In a New Jersey divorce, individuals may have settled on the idea of physically separating, but unspooling all of their digital connections poses further difficulties. These connections could potentially provide you with key information in the divorce proceedings, but conversely, they may cause you headaches as well.
In an age of shared streaming services, family data plans and iCloud backup accounts, the lives of two people can remain very much connected, no matter how physically and emotionally far apart they may be.
Many families share technology as a cost-saving measure or general convenience. In a divorce though, it can turn out to be anything but. Our East Brunswick divorce lawyers recognize that being intertwined in this way can put couples at risk for potential privacy breaches. A shared Apple ID can result in spouses unwittingly sharing information on everything from internet browsing history and saved documents to email messages, call logs, location and social media passwords. If the split is especially spiteful, one could end up causing a great deal of damage to the other. This is why it’s especially important to work with an experienced divorce lawyer who can help advise you of immediate and long-term precautions.

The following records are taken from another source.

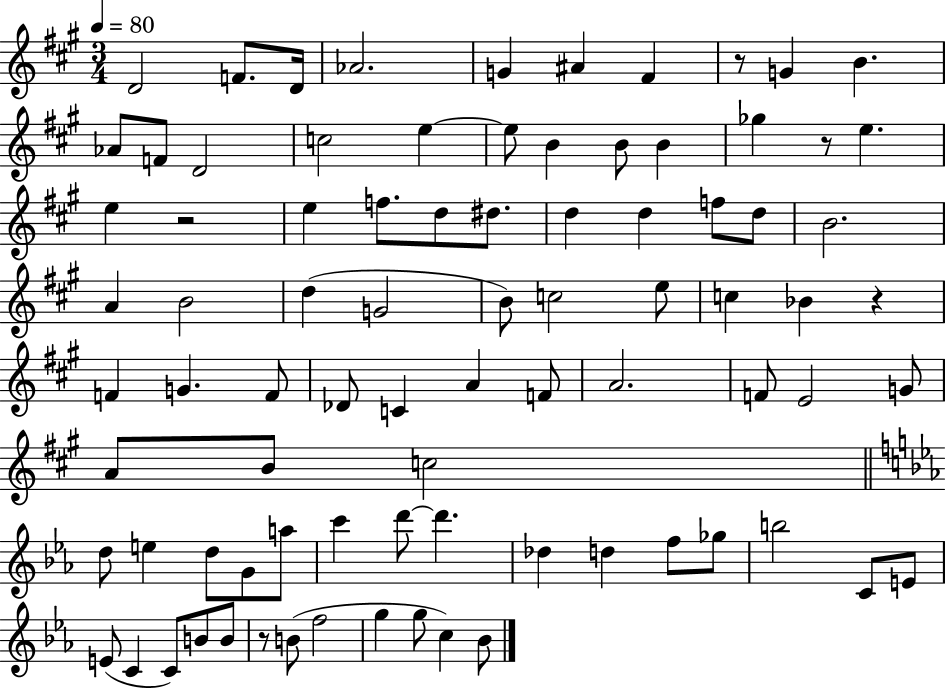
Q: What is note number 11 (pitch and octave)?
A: F4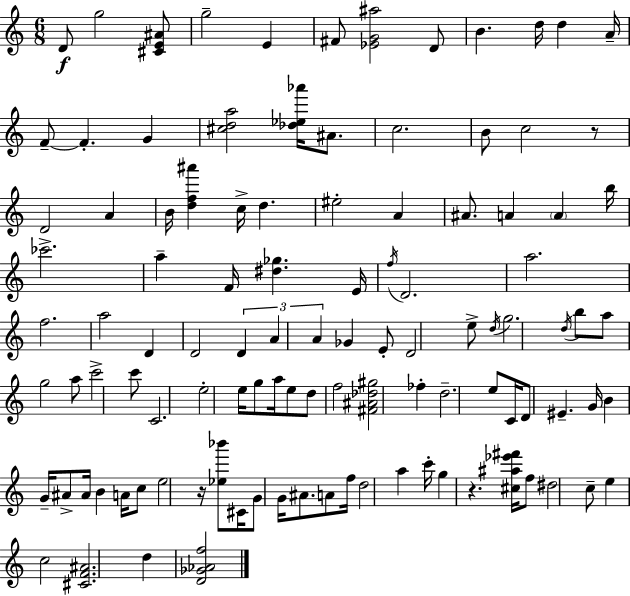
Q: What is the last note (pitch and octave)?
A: D5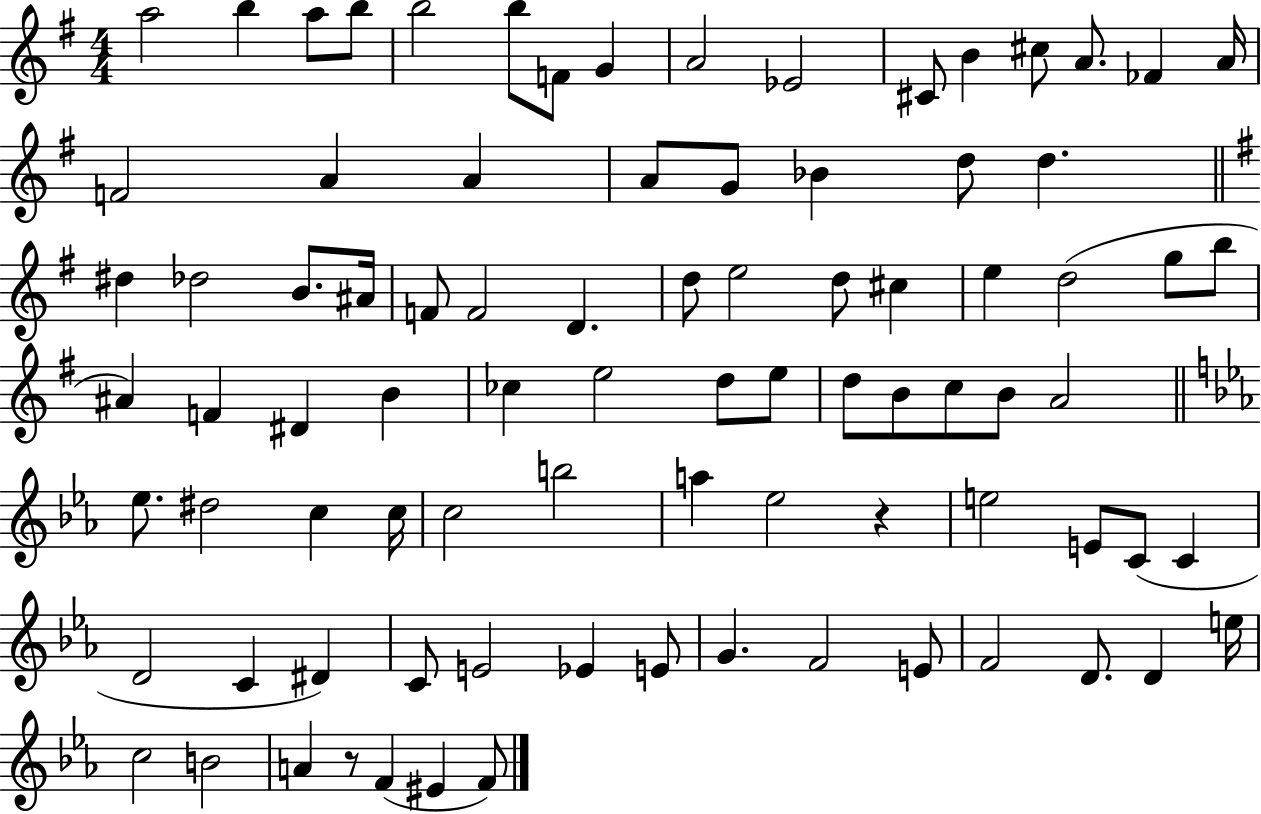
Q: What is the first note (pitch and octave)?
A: A5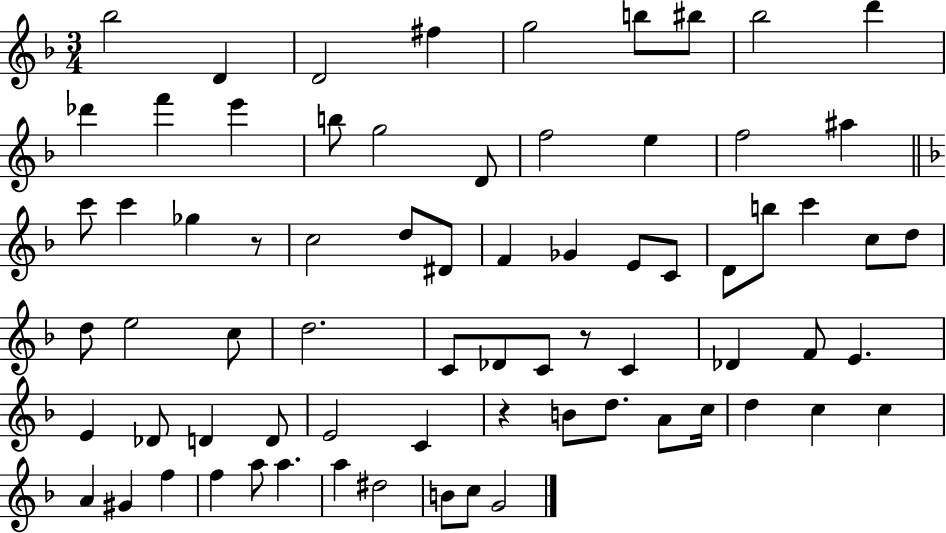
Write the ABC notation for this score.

X:1
T:Untitled
M:3/4
L:1/4
K:F
_b2 D D2 ^f g2 b/2 ^b/2 _b2 d' _d' f' e' b/2 g2 D/2 f2 e f2 ^a c'/2 c' _g z/2 c2 d/2 ^D/2 F _G E/2 C/2 D/2 b/2 c' c/2 d/2 d/2 e2 c/2 d2 C/2 _D/2 C/2 z/2 C _D F/2 E E _D/2 D D/2 E2 C z B/2 d/2 A/2 c/4 d c c A ^G f f a/2 a a ^d2 B/2 c/2 G2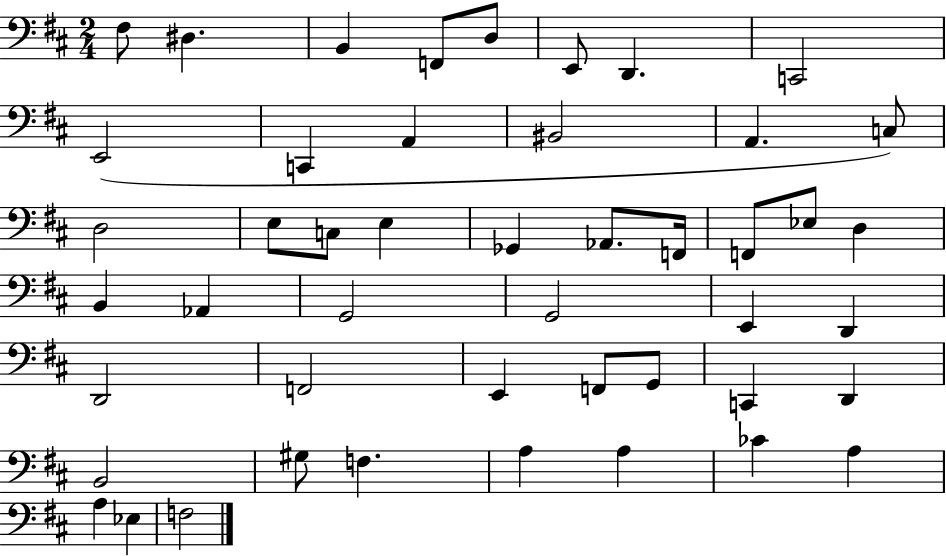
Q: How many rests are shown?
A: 0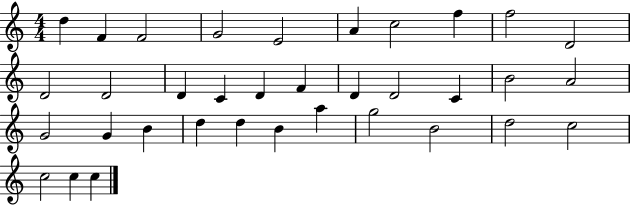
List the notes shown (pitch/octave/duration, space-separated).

D5/q F4/q F4/h G4/h E4/h A4/q C5/h F5/q F5/h D4/h D4/h D4/h D4/q C4/q D4/q F4/q D4/q D4/h C4/q B4/h A4/h G4/h G4/q B4/q D5/q D5/q B4/q A5/q G5/h B4/h D5/h C5/h C5/h C5/q C5/q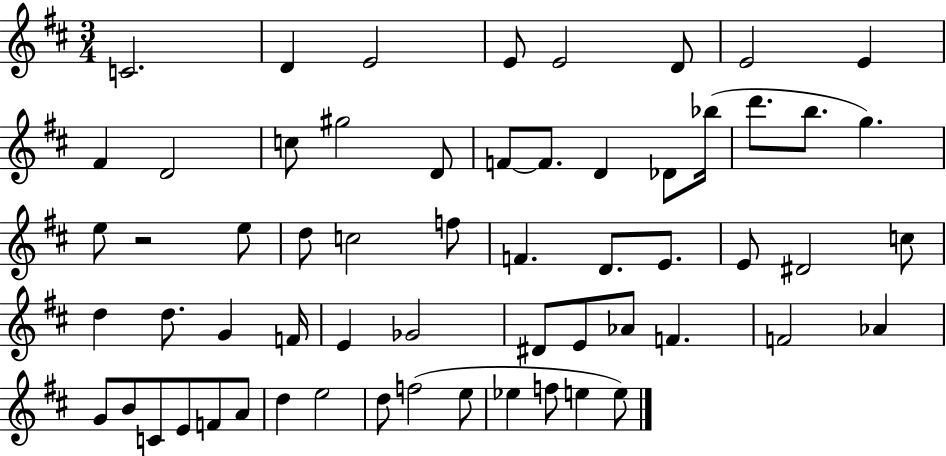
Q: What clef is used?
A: treble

Basics of Digital Uncoupling
It’s probable that your ex knows most of the key passwords in your regular rotation, whether that’s an online banking account, Amazon login or username on Reddit. This is convenient for a lot of folks. But when you decide to divorce, it’s time to change all the passwords on accounts you plan to keep solo. Doing this will curtail any potential damage your ex might do to your accounts in the future.
You’ll also want to make a physical list of passwords that might have been shared and create new ones, preferably using a random strong password generator. (Your ex is likely to know or easily guess the go-to passwords you’ve had in rotation for years.)
If you have shared technology (tablet, laptop, computer, etc.) that one of you will be keeping, the other should back up the files they want and then the device should undergo a factory reset. Keep in mind that simply deleting data or putting files in the trash can doesn’t make it go away. The data needs to be deleted for good.
Important note: Before you start deleting chunks of data on your computer or changing passwords on joint accounts, you should consult with your attorney so that you aren’t accused of any spoliation of evidence in the divorce case.
If you have a shared social media account, it’s time to shut that down as well - even if you’re remaining friends. The best way to do it is for both of you to mutually agree to close that account entirely (not just rename it) and each start your own, if you’re going to remain on that platform.
Other potential accounts that you may need to disentangle (or work out how best to share) include:
- Investment accounts.
- Life, home, auto insurance.
- Medical insurance.
- Government sites (property taxes, motor vehicles department, etc.).
- Medical records (including for the kids, etc.).
- Your child’s school system records/teacher communications.
- Local library accounts.
- Netflix/Hulu/Amazon Prime accounts.
- Family email accounts.
- Billing payment sites.
- Cloud photo storage, etc.
- Shared Google calendar.
These are just a few examples. Because some of this technology is so new, the family Courts in New Jersey haven’t caught up with every aspect of it. If there are questions or issues with one ex improperly blocking the other’s access, these should be promptly addressed with the help of a family law attorney.